The power loss of a capacitor is determined by loss in the dielectric. If the loss is negligible and the capacitor returns the total charge to the circuit, it is considered to be a perfect capacitor with a power loss of zero.
QO9. Name two types of power losses associated with a capacitor.
Define the term "working voltage" of a capacitor.
What should be the working voltage of a capacitor in a circuit that is operating at 600 volts ?
5. Charging and Discharging a Capacitor
In order to better understand the action of a capacitor in conjunction with other components, the charge and discharge actions of a purely capacitive circuit are analyzed first. For ease of explanation the capacitor and voltage source shown in figure 3-6 are assumed to be perfect (no internal resistance), although this is impossible in practice.

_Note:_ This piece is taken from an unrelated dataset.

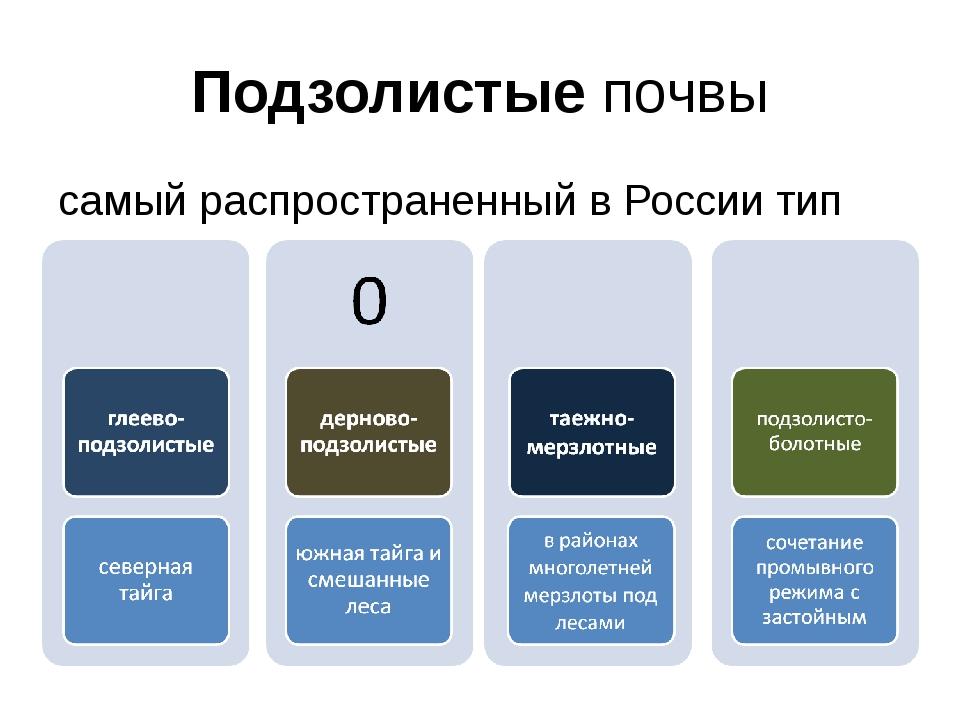 Подзолистые почвы самый распространенный в России тип почв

In Figure 7, an uncharged capacitor is shown connected to a four-position switch. With the switch in position | the circuit is open and no voltage is applied to the capacitor. Initially each plate of the capacitor is a neutral body and until a difference of potential is impressed across the capacitor, no electrostatic field can exist between the plates.
To CHARGE the capacitor, the switch must be thrown to position 2, which places the capacitor across the terminals of the battery. Under the assumed perfect conditions, the capacitor would reach full charge instantaneously. However, the charging action is spread out over a period of time in the following discussion so that a step-by-step analysis can be made.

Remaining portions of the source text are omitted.